## [Exercise]
Write out the working papers listing word for word, starting at "First Best Implementation" and ending at "to the agents.".

## [Passage]
------------------------------------------------------------------------

Working papers

Full Surplus Extraction from Colluding Bidders
[Supplementary Material]

I consider a repeated auction setting with colluding buyers and a seller who adjusts reserve prices over time without long-term commitment. To model the seller's concern for collusion, I introduce a new equilibrium concept: collusive public perfect equilibrium. For every strategy of the seller I define the corresponding "buyer-game" in which the seller is replaced by Nature who chooses the reserve prices for the buyers in accordance with the seller's strategy. A public perfect equilibrium is collusive if the buyers cannot achieve a higher symmetric public perfect equilibrium payoff in the corresponding buyer-game. In a setting with symmetric buyers with private binary iid valuations and publicly revealed bids, I find collusive public perfect equilibria that allow the seller to extract the entire surplus from the buyers in the limit as the buyers' discount factor goes to 1. I therefore show that a non-committed seller can effectively fight collusion even when she faces patient buyers, can only set reserve prices, and has to satisfy stringent public disclosure requirements.

First Best Implementation with Costly Information Acquisition
with Hien Pham, Takuro Yamashita, and Shuguang Zhu

We study mechanism design with flexible but costly information acquisition. There is a principal and four or more agents, sharing a common prior over a set of payoff-relevant states. The principal proposes a mechanism to the agents who can then acquire information about the state by privately designing a signal device. As long as it is costless for each agent to acquire a signal that is independent from the state, there exists a mechanism which allows the principal to implement any social choice rule at zero information acquisition cost to the agents.

------------------------------------------------------------------------

## [Entries supplied]
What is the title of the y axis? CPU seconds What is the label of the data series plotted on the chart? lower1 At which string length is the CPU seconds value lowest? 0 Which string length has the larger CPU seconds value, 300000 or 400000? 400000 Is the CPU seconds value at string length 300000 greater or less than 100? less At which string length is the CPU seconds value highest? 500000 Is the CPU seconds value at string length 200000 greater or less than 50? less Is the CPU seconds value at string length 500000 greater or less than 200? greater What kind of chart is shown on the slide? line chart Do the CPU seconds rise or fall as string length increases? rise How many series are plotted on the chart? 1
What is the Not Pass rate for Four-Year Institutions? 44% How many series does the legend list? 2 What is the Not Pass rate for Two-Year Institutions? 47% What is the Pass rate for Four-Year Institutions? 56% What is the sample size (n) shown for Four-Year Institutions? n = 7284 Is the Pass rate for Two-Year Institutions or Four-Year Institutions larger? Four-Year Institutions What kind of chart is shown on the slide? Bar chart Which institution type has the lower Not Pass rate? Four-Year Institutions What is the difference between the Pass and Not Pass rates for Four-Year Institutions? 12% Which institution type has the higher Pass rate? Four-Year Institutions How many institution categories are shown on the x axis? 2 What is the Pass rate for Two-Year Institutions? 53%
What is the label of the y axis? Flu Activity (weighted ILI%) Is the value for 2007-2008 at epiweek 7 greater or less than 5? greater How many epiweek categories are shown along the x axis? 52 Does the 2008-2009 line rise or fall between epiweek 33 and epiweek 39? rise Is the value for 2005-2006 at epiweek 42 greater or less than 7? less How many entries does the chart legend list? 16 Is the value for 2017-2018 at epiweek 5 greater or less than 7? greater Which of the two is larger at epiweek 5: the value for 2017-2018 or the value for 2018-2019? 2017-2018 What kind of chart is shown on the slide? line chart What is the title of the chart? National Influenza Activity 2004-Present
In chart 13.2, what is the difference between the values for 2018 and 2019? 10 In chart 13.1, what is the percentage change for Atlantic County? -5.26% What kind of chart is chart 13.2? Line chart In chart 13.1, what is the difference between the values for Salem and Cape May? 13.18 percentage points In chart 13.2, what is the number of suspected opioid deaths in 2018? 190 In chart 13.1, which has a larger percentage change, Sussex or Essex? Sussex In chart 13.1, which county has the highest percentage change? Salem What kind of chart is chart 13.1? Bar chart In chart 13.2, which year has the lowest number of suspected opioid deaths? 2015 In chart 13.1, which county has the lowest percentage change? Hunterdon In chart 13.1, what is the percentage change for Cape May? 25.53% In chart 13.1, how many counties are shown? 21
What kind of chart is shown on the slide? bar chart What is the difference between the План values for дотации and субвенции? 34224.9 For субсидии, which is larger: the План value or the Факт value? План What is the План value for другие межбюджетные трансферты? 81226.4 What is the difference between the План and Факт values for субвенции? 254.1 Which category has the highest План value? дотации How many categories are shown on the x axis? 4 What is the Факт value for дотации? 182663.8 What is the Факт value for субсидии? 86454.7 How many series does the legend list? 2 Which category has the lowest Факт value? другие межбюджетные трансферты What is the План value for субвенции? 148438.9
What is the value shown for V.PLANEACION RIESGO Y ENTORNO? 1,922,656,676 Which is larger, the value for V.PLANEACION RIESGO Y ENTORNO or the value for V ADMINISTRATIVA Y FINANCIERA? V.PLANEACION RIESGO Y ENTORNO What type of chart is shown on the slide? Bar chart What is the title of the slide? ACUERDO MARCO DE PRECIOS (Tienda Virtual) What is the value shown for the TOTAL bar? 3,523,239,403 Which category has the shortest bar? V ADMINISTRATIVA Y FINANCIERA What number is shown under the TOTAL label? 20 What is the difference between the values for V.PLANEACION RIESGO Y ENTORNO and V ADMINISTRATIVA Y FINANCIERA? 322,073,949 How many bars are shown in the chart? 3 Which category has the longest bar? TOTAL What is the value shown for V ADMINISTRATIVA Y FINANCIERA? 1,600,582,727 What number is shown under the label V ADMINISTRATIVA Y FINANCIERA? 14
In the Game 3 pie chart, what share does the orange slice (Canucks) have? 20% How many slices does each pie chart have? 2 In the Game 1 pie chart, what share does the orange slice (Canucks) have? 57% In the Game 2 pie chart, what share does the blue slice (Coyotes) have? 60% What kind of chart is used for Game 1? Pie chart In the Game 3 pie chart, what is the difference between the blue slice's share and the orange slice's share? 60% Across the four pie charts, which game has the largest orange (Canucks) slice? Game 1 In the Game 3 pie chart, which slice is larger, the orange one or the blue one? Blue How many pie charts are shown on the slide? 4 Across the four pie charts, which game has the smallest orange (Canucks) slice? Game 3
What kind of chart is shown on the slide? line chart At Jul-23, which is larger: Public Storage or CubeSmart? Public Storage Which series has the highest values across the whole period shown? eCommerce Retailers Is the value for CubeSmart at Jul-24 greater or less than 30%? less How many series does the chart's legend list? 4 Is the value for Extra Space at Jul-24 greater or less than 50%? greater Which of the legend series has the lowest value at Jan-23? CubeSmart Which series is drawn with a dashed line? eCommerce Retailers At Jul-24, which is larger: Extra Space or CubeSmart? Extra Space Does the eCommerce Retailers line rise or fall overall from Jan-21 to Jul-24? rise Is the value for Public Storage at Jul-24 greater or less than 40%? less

------------------------------------------------------------------------

## [Solution to this exercise]
First Best Implementation with Costly Information Acquisition
with Hien Pham, Takuro Yamashita, and Shuguang Zhu

We study mechanism design with flexible but costly information acquisition. There is a principal and four or more agents, sharing a common prior over a set of payoff-relevant states. The principal proposes a mechanism to the agents who can then acquire information about the state by privately designing a signal device. As long as it is costless for each agent to acquire a signal that is independent from the state, there exists a mechanism which allows the principal to implement any social choice rule at zero information acquisition cost to the agents.